*** Data records

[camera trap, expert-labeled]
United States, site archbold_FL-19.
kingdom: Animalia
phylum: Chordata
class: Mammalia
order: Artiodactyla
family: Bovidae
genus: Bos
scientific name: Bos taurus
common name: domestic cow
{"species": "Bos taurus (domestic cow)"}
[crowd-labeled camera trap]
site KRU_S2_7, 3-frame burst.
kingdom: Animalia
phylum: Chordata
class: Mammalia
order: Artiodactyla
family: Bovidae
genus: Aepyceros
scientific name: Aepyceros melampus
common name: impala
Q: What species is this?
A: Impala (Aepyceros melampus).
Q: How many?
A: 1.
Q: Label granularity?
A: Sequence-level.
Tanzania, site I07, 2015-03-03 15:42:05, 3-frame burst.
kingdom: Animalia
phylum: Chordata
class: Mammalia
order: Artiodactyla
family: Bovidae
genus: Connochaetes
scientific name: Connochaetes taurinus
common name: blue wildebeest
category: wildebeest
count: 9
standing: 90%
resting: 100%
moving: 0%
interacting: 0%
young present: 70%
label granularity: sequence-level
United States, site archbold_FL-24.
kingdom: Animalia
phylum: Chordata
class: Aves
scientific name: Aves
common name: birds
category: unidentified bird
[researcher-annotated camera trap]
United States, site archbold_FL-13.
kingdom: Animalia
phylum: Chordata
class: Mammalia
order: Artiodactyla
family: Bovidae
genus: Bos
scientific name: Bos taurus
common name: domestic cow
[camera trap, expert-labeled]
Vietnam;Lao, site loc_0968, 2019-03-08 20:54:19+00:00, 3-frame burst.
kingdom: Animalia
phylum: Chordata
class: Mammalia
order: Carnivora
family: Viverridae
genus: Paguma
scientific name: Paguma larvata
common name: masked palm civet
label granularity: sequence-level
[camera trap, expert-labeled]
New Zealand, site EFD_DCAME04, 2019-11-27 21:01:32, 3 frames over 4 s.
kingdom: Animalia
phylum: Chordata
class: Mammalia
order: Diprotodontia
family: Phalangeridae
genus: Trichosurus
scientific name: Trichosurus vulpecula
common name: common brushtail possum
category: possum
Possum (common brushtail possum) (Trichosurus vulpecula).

******

#### Instructions to follow:
Without altering a single word, set down all the entries again.

#### Solution to the problem:
[camera trap, expert-labeled]
United States, site archbold_FL-19.
kingdom: Animalia
phylum: Chordata
class: Mammalia
order: Artiodactyla
family: Bovidae
genus: Bos
scientific name: Bos taurus
common name: domestic cow
{"species": "Bos taurus (domestic cow)"}
[crowd-labeled camera trap]
site KRU_S2_7, 3-frame burst.
kingdom: Animalia
phylum: Chordata
class: Mammalia
order: Artiodactyla
family: Bovidae
genus: Aepyceros
scientific name: Aepyceros melampus
common name: impala
Q: What species is this?
A: Impala (Aepyceros melampus).
Q: How many?
A: 1.
Q: Label granularity?
A: Sequence-level.
Tanzania, site I07, 2015-03-03 15:42:05, 3-frame burst.
kingdom: Animalia
phylum: Chordata
class: Mammalia
order: Artiodactyla
family: Bovidae
genus: Connochaetes
scientific name: Connochaetes taurinus
common name: blue wildebeest
category: wildebeest
count: 9
standing: 90%
resting: 100%
moving: 0%
interacting: 0%
young present: 70%
label granularity: sequence-level
United States, site archbold_FL-24.
kingdom: Animalia
phylum: Chordata
class: Aves
scientific name: Aves
common name: birds
category: unidentified bird
[researcher-annotated camera trap]
United States, site archbold_FL-13.
kingdom: Animalia
phylum: Chordata
class: Mammalia
order: Artiodactyla
family: Bovidae
genus: Bos
scientific name: Bos taurus
common name: domestic cow
[camera trap, expert-labeled]
Vietnam;Lao, site loc_0968, 2019-03-08 20:54:19+00:00, 3-frame burst.
kingdom: Animalia
phylum: Chordata
class: Mammalia
order: Carnivora
family: Viverridae
genus: Paguma
scientific name: Paguma larvata
common name: masked palm civet
label granularity: sequence-level
[camera trap, expert-labeled]
New Zealand, site EFD_DCAME04, 2019-11-27 21:01:32, 3 frames over 4 s.
kingdom: Animalia
phylum: Chordata
class: Mammalia
order: Diprotodontia
family: Phalangeridae
genus: Trichosurus
scientific name: Trichosurus vulpecula
common name: common brushtail possum
category: possum
Possum (common brushtail possum) (Trichosurus vulpecula).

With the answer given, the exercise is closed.